Page text:
___
It is known to prepare useful polypeptides and proteins, for example enzymes, hormones, and (for use in e.g. vaccine preparation) toxins and other antigens, by cultivation of bacteria carrying plasmids with genes coding for the desired polypeptides or proteins. It is also known to construct plasmids containing desired genes by so-called recombinant DNA technique, which makes it possible to obtain, from the cultivated bacteria carrying such recombinant DNA plasmids, gene products which inherently are characteristic to other organisms than the bacteria used as host cells. In the preparation of recombinant DNA, a so-called cloning vector, that is, a plasmid which is able to replicate in the host bacterium, is combined with a DNA fragment containing a gene or genes coding for the desired product or products.
The recombinant DNA technique, in its most useful form, is based on the following principle:
DNA can be cut into pieces in a very specific way by restriction endonucleases. These pieces can then be joined to each other by DNA ligase. DNA cloning utilizes a plasmid vector that is a circular DNA molecule containing only one site for one or several restriction endonucleases. Treatment of such a vector with a restriction enzyme gives one species of a linear molecule. If this molecule is mixed with a DNA sample that is also treated with the same endonuclease, it is possible by ligation to obtain molecules composed of the vector to which a foreign DNA fragment has been fused. These plasmid molecules are called recombinant DNA. The vector with the foreign DNA can be transformed into a bacterial host cell, which means that it is taken up by and replicated in the bacterial host. Since the vector is able to replicate, the foreign DNA is also replicated.
If the foreign DNA is transcribed and translated in the bacterial host, the gene products of the foreign DNA are produced in the bacterial host. This production is in general proportional to the gene concentration which, on its side is proportional to the number of copies of the recombinant DNA plasmid molecules per cell. This means that in order to obtain large quantities of the desired gene products of the plasmid, a high number of copies of the plasmid per bacterial cell should be aimed at. It is known that some cloning vectors inherently replicate in a high copy number per bacterial cell, up to about 100. However, if the gene product produced by the foreign DNA combined with such cloning vector is one which is not well tolerated by the bacterial host, there may be difficulties in propagating a bacterial clone up to the desired production size culture because of inhibition exerted by the gene product. On the other hand, even a copy number of the order of about 20-100 will not always give rise to satisfactory yield of the desired gene product in the production culture. It is known that the number of copies of plasmids can be further increased by amplifying the inhibition of the protein synthesis, for example by addition of chloramphenicol, but as protein synthesis is necessary for preparing gene products of the cloned DNA, the amplified DNA will only be useful for formation of gene products thereof if the protein synthesis inhibiting component can be removed again, which is not always possible and often a complicated procedure.
___
Data to examine:
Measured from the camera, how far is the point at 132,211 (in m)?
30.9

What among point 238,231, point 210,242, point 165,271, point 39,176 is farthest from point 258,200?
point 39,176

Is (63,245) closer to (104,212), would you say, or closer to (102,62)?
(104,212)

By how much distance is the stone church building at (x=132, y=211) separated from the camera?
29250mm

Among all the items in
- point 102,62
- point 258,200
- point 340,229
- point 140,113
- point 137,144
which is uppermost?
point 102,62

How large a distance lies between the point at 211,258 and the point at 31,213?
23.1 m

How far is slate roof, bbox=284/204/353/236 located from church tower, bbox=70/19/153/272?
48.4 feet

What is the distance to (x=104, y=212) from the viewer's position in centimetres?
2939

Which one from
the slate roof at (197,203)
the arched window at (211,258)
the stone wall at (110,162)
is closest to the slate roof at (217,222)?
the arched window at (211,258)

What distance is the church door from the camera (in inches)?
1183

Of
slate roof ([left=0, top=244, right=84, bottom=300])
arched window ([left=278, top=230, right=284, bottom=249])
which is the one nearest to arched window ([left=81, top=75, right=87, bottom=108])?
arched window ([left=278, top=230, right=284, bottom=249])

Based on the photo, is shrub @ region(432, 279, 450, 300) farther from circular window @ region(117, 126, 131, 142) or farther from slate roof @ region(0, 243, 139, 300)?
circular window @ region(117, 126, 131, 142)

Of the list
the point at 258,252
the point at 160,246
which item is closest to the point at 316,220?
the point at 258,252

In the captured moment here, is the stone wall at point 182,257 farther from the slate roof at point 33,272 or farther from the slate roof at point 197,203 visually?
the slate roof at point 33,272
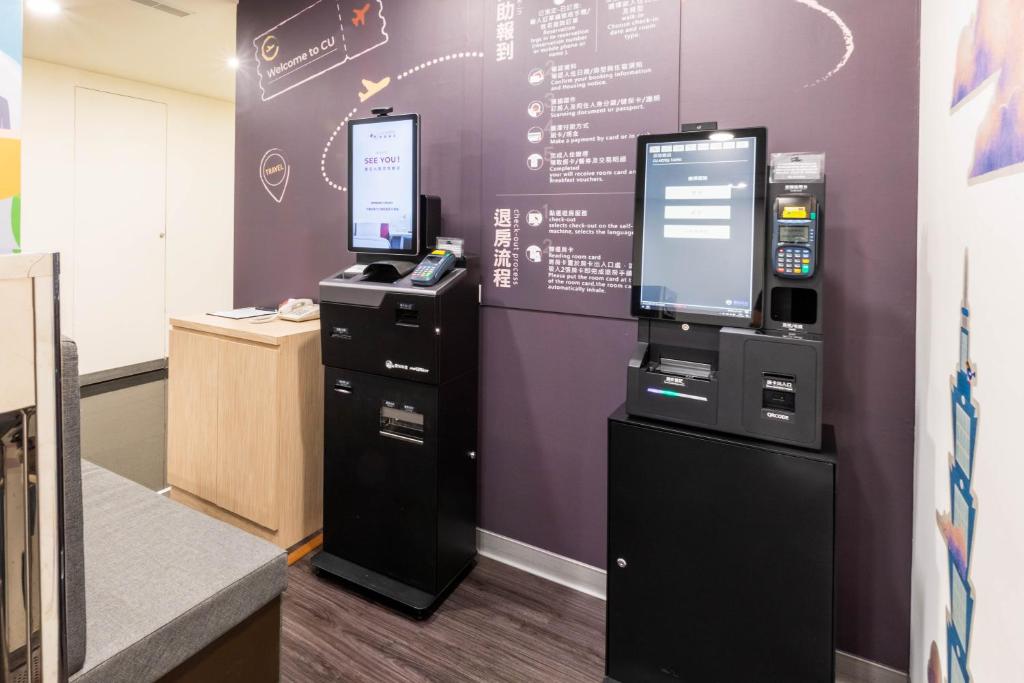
___
Assigned task A: In the text on recombinant DNA, up to about how many copies per bacterial cell do some cloning vectors inherently replicate?
Assigned task B: Set down the text on recombinant DNA word for word, from "It is known to" up to and including "product or products.".

Written response A: Up to about 100 copies per bacterial cell.

Written response B:
It is known to prepare useful polypeptides and proteins, for example enzymes, hormones, and (for use in e.g. vaccine preparation) toxins and other antigens, by cultivation of bacteria carrying plasmids with genes coding for the desired polypeptides or proteins. It is also known to construct plasmids containing desired genes by so-called recombinant DNA technique, which makes it possible to obtain, from the cultivated bacteria carrying such recombinant DNA plasmids, gene products which inherently are characteristic to other organisms than the bacteria used as host cells. In the preparation of recombinant DNA, a so-called cloning vector, that is, a plasmid which is able to replicate in the host bacterium, is combined with a DNA fragment containing a gene or genes coding for the desired product or products.